Texas Department of Criminal Justice officials insist the new cooling devices are not in response to numerous lawsuits alleging triple-digit temperature readings inside prison buildings are improperly cruel punishment and have led to inmates’ deaths.

Jay Eason, the deputy director of prison and jail operations, said Friday the 28 Cool-Space evaporative coolers are “just something we thought we would try.” He noted the agency buys fans every year, adding, “This year we purchased close to 700 additional fans for offender housing and work areas.”

The cooling equipment employs a large fan inside about a 6-foot-by-6-foot box. Water from a hose behind the $1,800 device flows over coils that cool the air pushed by the fan. Similar devices are used at athletic events, although those often blow a mist, too.

The agency is trying the new strategy in metal dormitory buildings at the seven prison units. Three are transfer facilities where inmates are housed while awaiting permanent assignment. Four of the units are state jails. They’re all part of a 109-unit corrections system that holds about 150,000 inmates.

“We’ve grown up in Texas, we know it’s hot,” Pam Baggett, warden at the 2,100-inmate Holliday Unit, a transfer facility north of Huntsville where the devices were installed in May. “We do everything we can to keep them safe and keep them well.”

The latest actions are no coincidence, according to Jeff Edwards, a lawyer representing prisoners who find the heat intolerable and families who say their loved ones died behind bars because of high temperatures.

“I’m glad they’re taking even a small step,” Edwards said. “It’s like chiseling granite, that’s what happening here.
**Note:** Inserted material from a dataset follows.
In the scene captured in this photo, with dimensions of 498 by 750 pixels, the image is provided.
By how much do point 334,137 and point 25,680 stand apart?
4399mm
There are eight wrongful death lawsuits pending and a class action lawsuit pending.

“To suggest this is just a coincidence belies the facts.”

Prison officials won’t address the allegations in the lawsuits, saying they don’t comment on pending litigation.
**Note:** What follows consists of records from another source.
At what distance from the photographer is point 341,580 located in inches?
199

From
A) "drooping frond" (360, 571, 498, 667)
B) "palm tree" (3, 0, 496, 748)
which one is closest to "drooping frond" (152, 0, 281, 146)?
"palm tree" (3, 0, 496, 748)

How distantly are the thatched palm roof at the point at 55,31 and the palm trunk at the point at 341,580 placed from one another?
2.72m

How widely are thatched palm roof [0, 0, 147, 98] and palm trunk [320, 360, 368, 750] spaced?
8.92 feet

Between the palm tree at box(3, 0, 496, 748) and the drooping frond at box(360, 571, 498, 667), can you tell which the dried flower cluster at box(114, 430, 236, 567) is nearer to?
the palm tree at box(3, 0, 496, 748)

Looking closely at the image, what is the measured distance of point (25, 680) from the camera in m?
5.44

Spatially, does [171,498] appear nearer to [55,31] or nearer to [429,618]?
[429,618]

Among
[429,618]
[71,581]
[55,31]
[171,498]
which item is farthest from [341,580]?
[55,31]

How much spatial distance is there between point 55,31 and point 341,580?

The federal Bureau of Justice Statistics doesn’t track heat-related deaths in jails or prisons. The case of a mentally ill homeless veteran who died in February in a 100-degree Rikers Island jail cell in New York received national attention; the heat came from a malfunctioning heater.

A report issued last month by the University of Texas School of Law’s Human Rights Clinic found that at least 14 inmates have died from exposure to extreme heat since 2007 in Texas lockups.
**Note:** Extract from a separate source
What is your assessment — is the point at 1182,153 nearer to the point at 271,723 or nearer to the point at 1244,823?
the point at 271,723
Just last week, a federal civil rights lawsuit was filed on behalf of four Texas inmates who contend their health issues are exacerbated by the heat, including an allegation they sleep on concrete floors because their metal bunks are too hot. The suit includes allegations that heat is responsible for 20 prison deaths in Texas since 1998.

“Unlike most medical problems in prison that are difficult to manage, this is a completely preventable problem,” Edwards. “The suggestion that any of (improvements) would have happened without the lawsuit — I’ve got a bridge in Brooklyn to sell you.”

Inmates inside a dorm at the Holliday Unit appeared almost oblivious to the sticky heat Friday, laying on bunks in various stages of undress and ignoring a television mounted on a wall above the cooling device. But several said they appreciated the new fan, which blows primarily on prisoners sitting on benches in front of the TV.

“It does its job,” said Donald Green, 41, of Houston, who’s serving time for aggravated assault.

Other inmates said prison officers were vigilant about checking on them regularly and ensuring they were hydrated. Some also said they either grew up without air conditioning or were accustomed to the heat because of their work.

“I thought it was going to be air conditioned,” said Jason Trevino, 29, of Pleasanton, who arrived more than a week ago to begin serving a term for assault. Previously, he’d been in the air-conditioned Brazos County Jail.

“But it’s not bad. I’m used to it. I grew up on a ranch,” Trevino said.

Agency spokesman Jason Clark said the medical, psychiatric, education and geriatric areas of prisons are air conditioned, but a cost analysis hasn’t been conducted for installing air conditioning in all of Texas’ prisons — some of which are more than half a century old.

“But I can tell you it would be extremely expensive to retrofit and air condition,” he said.